Va fatta nuovamente, tuttavia, una distinzione tra un primo ed un secondo Freud, stavolta nel modo di concettualizzare il nesso creatività-processo primario. Un primo Freud, infatti, non coglieva alcun valore artistico ne processo primario in quanto tale, perché lo considerava un meccanismo comune ad ogni intelletto, il più debole come il più sviluppato.

Egli liquidava dunque gli espressionisti e i surrealisti come “matti” perché sospettava che questi movimenti confondessero i meccanismi in questione con l’arte. Fu l’incontro con il genio assoluto dell’arte del ‘900 Salvador Dalì –che, nel 1938, dietro insistenza dell’amico Stefan Zweig,

Freud acconsentì di ricevere a Londra– a fargli mutare, in una certa misura, parere in merito. Egli così scrisse, infatti: «Ero portato a considerare i surrealisti, che sembra mi abbiano prescelto come loro santo patrono, dei puri folli, diciamo puri al novantacinque per cento, come l’alcool. Il giovane spagnolo coi suoi occhi evidentemente sinceri e fanatici e la sua innegabile maestria tecnica mi ha suggerito una diversa valutazione.

Sarebbe davvero assai interessante esplorare analiticamente le origini di una pittura del genere. Eppure come critico uno potrebbe avere il diritto di dire che il concetto di arte resiste al fatto di essere esteso oltre il punto in cui il rapporto quantitativo tra il materiale inconscio e l’elaborazione preconscia non è mantenuto entro certi limiti. Sono problemi psicologici seri» (E. Freud, L. Freud e Grubrich, 1980, p. 99).

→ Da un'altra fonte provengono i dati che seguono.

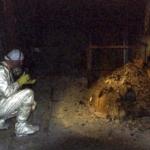 チェルノブイリ原発事故で残った放射線を放つ巨大な塊。その名は「象の足」。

Caratterizzato da un pensare desiderante, il linguaggio del processo primario è, ad ogni modo, intriso delle medesime proprietà formali dei sogni, quali la condensazione (l’inclinazione a formare nuove unità da elementi che nel pensiero della veglia si terrebbero distinti), lo spostamento (ovvero la traslazione di affetti, interessi e investimenti emotivi da un certo contenuto psichico a un
altro) e, in misura minore, la simbolizzazione, ovvero la rappresentazione di una cosa (per esempio un desiderio) per mezzo di un’altra (Eagle, 2012). Come osservano Schimek e Goldberger (1995, pp. 210-211) «esso non opera infatti in base a principi razionali e realistici, bensì sulla base di somiglianze insignificanti tra gli elementi: ciò che Freud chiama ‘associazione superficiale’, che è spesso basata su assonanza, doppio senso, coincidenza temporale senza intima relazione di significato, da tutte le associazioni che ci concediamo nella battuta di spirito e nel giuoco di parole» (Freud, 1900/1966, p. 484).

La fantasia, e talvolta anche il motto di spirito, ci forniscono alcuni dei piaceri persi nella rinuncia al gioco.

In tale ottica, ben si inquadra il saggio del 1905 sul «Motto di spirito e la sua relazione con l’inconscio», in cui Freud indica che il meccanismo che nel motto di spirito crea piacere è simile a quello ottenuto nella creazione artistica quando essa suscita quella particolare sensazione gioiosa che è l’emozione estetica.